Write out, word for word, only the lines from the one containing "How extensive is" through the final line of the data.

(Collected data entries)
------

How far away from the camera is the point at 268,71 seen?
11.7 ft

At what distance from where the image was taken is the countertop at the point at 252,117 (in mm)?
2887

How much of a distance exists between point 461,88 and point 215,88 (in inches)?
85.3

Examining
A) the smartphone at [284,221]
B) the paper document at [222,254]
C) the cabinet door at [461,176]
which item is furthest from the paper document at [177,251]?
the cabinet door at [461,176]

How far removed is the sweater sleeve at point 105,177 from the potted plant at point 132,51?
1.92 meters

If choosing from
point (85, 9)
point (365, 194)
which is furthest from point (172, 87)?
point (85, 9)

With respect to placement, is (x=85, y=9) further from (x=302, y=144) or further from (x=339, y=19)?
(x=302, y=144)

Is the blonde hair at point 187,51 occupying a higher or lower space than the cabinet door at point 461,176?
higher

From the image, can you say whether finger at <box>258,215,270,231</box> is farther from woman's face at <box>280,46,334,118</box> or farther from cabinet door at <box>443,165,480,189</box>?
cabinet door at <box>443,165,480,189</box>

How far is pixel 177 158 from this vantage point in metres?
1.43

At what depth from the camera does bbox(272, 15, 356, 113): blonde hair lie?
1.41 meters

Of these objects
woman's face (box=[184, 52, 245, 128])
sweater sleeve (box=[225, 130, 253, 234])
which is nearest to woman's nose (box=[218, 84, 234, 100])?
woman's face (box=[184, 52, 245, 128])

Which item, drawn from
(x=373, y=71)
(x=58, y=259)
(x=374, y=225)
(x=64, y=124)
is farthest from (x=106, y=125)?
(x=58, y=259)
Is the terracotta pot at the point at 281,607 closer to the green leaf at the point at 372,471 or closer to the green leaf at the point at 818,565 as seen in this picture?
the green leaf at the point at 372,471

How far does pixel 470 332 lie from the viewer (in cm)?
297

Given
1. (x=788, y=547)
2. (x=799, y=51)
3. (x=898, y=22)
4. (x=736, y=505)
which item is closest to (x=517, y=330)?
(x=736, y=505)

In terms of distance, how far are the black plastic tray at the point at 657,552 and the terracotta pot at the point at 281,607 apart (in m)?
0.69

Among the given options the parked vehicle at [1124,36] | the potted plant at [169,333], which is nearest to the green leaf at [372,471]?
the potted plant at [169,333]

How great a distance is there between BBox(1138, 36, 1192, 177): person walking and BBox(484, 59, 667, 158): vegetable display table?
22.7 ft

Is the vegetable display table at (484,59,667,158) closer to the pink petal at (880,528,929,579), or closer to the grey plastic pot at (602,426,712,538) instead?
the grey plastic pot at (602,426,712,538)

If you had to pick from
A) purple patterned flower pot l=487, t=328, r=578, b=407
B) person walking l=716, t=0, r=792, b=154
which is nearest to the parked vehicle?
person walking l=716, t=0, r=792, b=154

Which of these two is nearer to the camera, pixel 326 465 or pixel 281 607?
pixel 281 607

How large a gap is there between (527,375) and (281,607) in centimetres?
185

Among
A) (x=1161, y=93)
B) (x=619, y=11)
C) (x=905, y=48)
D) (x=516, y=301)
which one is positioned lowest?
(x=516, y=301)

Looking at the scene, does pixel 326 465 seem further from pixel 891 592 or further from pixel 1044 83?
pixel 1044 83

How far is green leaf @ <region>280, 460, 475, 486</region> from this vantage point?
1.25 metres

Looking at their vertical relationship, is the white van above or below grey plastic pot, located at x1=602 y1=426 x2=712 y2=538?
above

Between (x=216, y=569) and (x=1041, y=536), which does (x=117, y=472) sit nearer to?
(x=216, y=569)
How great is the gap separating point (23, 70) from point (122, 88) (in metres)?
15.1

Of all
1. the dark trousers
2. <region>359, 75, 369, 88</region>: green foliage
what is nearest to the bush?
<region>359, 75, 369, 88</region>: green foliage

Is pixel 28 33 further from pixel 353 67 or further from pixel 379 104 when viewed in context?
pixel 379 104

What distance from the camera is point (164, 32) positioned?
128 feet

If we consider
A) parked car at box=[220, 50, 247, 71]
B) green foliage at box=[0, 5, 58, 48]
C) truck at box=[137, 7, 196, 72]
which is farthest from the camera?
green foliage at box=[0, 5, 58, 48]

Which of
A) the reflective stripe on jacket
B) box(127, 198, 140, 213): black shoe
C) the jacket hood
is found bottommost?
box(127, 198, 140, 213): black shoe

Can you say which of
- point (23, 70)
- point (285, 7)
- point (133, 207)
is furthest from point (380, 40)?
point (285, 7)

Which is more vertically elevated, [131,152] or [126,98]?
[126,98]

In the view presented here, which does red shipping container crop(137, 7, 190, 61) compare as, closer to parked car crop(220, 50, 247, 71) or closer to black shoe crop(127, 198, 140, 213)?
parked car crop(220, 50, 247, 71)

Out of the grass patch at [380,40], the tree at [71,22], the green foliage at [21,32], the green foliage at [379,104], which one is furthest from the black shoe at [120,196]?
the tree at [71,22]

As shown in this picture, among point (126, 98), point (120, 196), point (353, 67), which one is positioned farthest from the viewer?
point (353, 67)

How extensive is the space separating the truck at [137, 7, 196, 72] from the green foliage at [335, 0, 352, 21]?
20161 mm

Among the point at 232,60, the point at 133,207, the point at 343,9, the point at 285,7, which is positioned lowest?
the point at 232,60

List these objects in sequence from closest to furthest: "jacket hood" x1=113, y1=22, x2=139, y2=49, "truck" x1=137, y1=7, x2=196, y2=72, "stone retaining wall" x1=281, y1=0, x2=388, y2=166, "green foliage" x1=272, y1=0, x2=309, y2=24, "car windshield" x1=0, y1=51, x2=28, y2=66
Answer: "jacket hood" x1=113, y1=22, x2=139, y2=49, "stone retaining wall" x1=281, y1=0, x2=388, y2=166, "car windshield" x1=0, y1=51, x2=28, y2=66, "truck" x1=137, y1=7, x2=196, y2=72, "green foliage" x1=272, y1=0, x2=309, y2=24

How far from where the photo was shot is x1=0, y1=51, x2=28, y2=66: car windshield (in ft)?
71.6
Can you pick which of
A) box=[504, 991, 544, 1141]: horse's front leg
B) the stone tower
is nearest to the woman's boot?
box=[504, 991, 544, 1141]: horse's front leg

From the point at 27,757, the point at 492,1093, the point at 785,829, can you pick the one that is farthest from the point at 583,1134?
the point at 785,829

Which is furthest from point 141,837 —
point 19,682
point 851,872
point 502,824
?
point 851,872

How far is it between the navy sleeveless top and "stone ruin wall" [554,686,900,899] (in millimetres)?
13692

------

→ RESULT FOR THIS TASK
How extensive is the space separating the truck at [137, 7, 196, 72] from the green foliage at [335, 0, 352, 21]?
20161 mm

Among the point at 232,60, the point at 133,207, the point at 343,9, the point at 285,7, which is positioned lowest?
the point at 232,60

List these objects in sequence from closest to furthest: "jacket hood" x1=113, y1=22, x2=139, y2=49, "truck" x1=137, y1=7, x2=196, y2=72, "stone retaining wall" x1=281, y1=0, x2=388, y2=166, "green foliage" x1=272, y1=0, x2=309, y2=24, "car windshield" x1=0, y1=51, x2=28, y2=66
Answer: "jacket hood" x1=113, y1=22, x2=139, y2=49, "stone retaining wall" x1=281, y1=0, x2=388, y2=166, "car windshield" x1=0, y1=51, x2=28, y2=66, "truck" x1=137, y1=7, x2=196, y2=72, "green foliage" x1=272, y1=0, x2=309, y2=24

How far from where the photo was shot is x1=0, y1=51, x2=28, y2=66: car windshield (in ft)?
71.6
Can you pick which of
A) box=[504, 991, 544, 1141]: horse's front leg
B) the stone tower
is nearest to the woman's boot?
box=[504, 991, 544, 1141]: horse's front leg

From the point at 27,757, the point at 492,1093, the point at 785,829, can you pick the one that is farthest from the point at 583,1134?
the point at 785,829

Which is furthest from point 141,837 —
point 19,682
point 851,872
point 502,824
?
point 851,872

How far is it between the navy sleeveless top and "stone ruin wall" [554,686,900,899] (in millimetres)?
13692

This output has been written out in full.